We currently provide security updates for the following versions of CUERVO platform components:
| Component | Version | Supported |
|---|---|---|
| Core Services | 1.x.x | ✅ |
| Agent Service | 1.x.x | ✅ |
| Execution Service | 1.x.x | ✅ |
| Metrics Service | 1.x.x | ✅ |
| Admin Dashboard | 1.x.x | ✅ |
We take the security of CUERVO platform seriously. If you discover a security vulnerability, please follow these steps:
Please do not report security vulnerabilities through public GitHub issues, discussions, or pull requests.
Send a detailed report to our security team:
- Email: security@cuervo.cloud
- Subject: [SECURITY] Vulnerability Report - [Brief Description]
Please include as much of the following information as possible:
- Type of vulnerability (e.g., SQL injection, XSS, authentication bypass)
- Full paths of source file(s) related to the vulnerability
- Location of the affected source code (tag/branch/commit/direct URL)
- Special configuration required to reproduce the issue
- Step-by-step instructions to reproduce the issue
- Proof-of-concept or exploit code (if possible)
- Impact of the issue, including how an attacker might exploit it
- Initial Response: Within 48 hours of report submission
- Status Update: Within 7 days with preliminary assessment
- Resolution: Timeline depends on severity and complexity
- Enable two-factor authentication on your GitHub account
- Use signed commits when contributing
- Never commit secrets, API keys, or credentials
- Follow secure coding practices
- Run security scans before submitting pull requests
- Keep all CUERVO components updated to the latest versions
- Use strong authentication methods
- Regularly review access logs
- Follow the principle of least privilege
- Implement proper network security measures
CUERVO platform includes built-in security features:
- Authentication: JWT-based authentication with refresh tokens
- Authorization: Role-based access control (RBAC)

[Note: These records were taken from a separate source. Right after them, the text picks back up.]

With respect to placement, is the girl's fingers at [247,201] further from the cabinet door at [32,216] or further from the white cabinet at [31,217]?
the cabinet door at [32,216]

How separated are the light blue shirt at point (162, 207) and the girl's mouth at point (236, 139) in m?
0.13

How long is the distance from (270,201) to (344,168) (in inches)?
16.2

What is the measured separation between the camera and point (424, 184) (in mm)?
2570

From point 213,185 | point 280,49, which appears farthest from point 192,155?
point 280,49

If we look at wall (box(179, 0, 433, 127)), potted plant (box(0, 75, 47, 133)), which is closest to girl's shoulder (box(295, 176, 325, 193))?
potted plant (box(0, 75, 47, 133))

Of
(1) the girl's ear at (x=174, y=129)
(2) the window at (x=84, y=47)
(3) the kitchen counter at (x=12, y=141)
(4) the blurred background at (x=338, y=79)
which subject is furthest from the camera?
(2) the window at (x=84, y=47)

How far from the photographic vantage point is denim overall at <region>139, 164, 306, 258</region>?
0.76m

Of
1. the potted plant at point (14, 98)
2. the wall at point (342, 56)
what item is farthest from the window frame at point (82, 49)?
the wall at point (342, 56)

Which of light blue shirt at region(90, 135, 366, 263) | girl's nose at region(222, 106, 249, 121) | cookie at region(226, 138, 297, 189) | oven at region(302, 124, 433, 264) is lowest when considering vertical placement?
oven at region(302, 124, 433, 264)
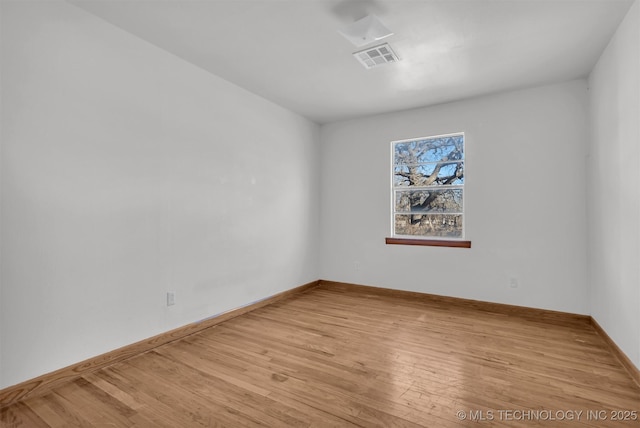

- Data Protection: Encryption at rest and in transit
- Audit Logging: Comprehensive activity tracking
- Input Validation: Protection against injection attacks
- Rate Limiting: Protection against abuse
Security updates are distributed through:
- GitHub Security Advisories
- Release notes
- Email notifications to registered users
For security-related questions or concerns:
- Security Team: security@cuervo.cloud
- General Contact: hola@cuervo.cloud
We appreciate the security research community's efforts in responsibly disclosing vulnerabilities. Contributors who report valid security issues will be acknowledged in our security advisories (unless they prefer to remain anonymous).